Воронцов вдруг спросил у Пушкина отрывисто, но с таким выражением, как будто это для него было необыкновенно важно:
— А что скажет поэт? О краях поэтических, вне сомнения?
— Граф, я провёл там три счастливейших недели в семействе генерала Раевского. Три недели и так давно, что можно было бы найти им сравнение. Но — не найду.
Пушкин развёл руки и поклонился с выражением не только некой печали, но и надежды наконец с нею расстаться. Однако, как многие решили, поэт сказал что-то не то.
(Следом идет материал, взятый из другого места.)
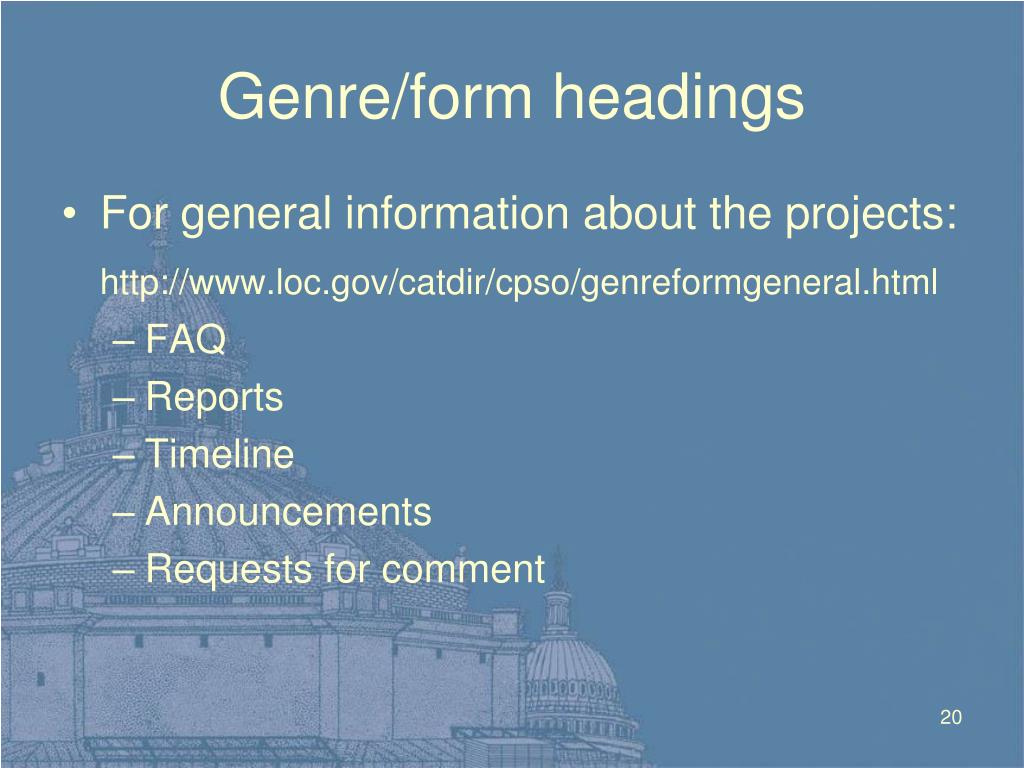 Genre/form headings

• For general information about the projects:

http://www.loc.gov/catdir/cpso/genreformgeneral.html

– FAQ
– Reports
– Timeline
– Announcements
– Requests for comment

20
Во всяком случае, левая бровь Воронцова слегка приметно поднялась, и прохладно-отстраняющее выражение лица намекало на то, что продолжение разговора его не занимает.
Но тут заговорила графиня.
— Возвращение в места, где мы были счастливы, имеет прелесть неизъяснимую, — произнесла она довольно банальную фразу, но при том улыбнулась ему, как бы особенно обрадованная, что от разговора о землях перешли к рассуждению о чувствах. — Сама печаль, если она случится при встрече, заключает в себе иногда сладость бо́льшую, чем чувства, её породившие.
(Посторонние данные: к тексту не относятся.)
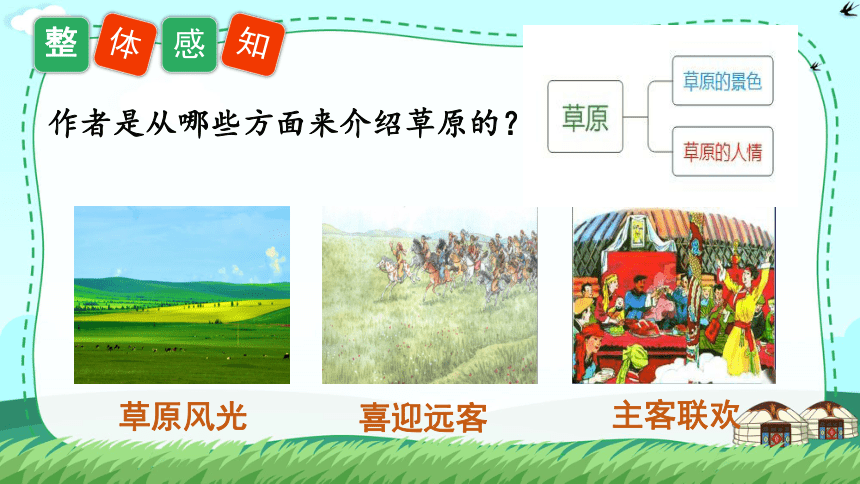 整体感知

作者是从哪些方面来介绍草原的？

草原

草原的景色

草原的人情

草原风光

喜迎远客

主客联欢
— Я был тогда так молод, в самом начале... — Он хотел было сказать: в самом начале ссылки — и не смог. Как когда-то перед юными девушками, дочерьми Раевского, так и перед этой женщиной, бывшей намного старше его, он смутился своим истинным положением ссыльного.
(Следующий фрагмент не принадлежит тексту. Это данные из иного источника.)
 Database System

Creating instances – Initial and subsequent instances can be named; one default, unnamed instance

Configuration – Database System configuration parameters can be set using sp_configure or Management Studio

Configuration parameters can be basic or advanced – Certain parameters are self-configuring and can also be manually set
— Вы сможете вновь посетить вашу Элладу и увидеть ваш Бахчисарайский фонтан. Мы будем рады. — Она, улыбаясь, глядела теперь на мужа. Может быть, улыбкой подчёркивая, что радость их общая.
— Моя любимая мечта, графиня, всегда была вновь увидеть берег полуденный, Гурзуф, и вот теперь так счастливо...
Однако Воронцов вовсе не подтверждал слов жены, приглашавшей поэта, он только обернулся к ней от начальника канцелярии Казначеева, с которым теперь разговаривал о возможностях новых покупок вокруг уже приобретённых земель.
Графиня сидела у окна в платье цвета вялой травы. Оно как нельзя больше шло к её обильным рыжеватым волосам и глазам, в которых тоже угадывалась зелень. Глаза эти, вовсе не большие, светились таким интересом к жизни, такой ласковой внимательностью к окружающим и просто были так ярки и лучисты, что представлялись прекрасными. Пушкин ещё увидел в них тонкое и участливое понимание. Между тем кто-то спрашивал его довольно игриво, надеется ли он снова увидеть меж прибрежных скал нереиду?
— Поэты склонны обожествлять и жительниц земных...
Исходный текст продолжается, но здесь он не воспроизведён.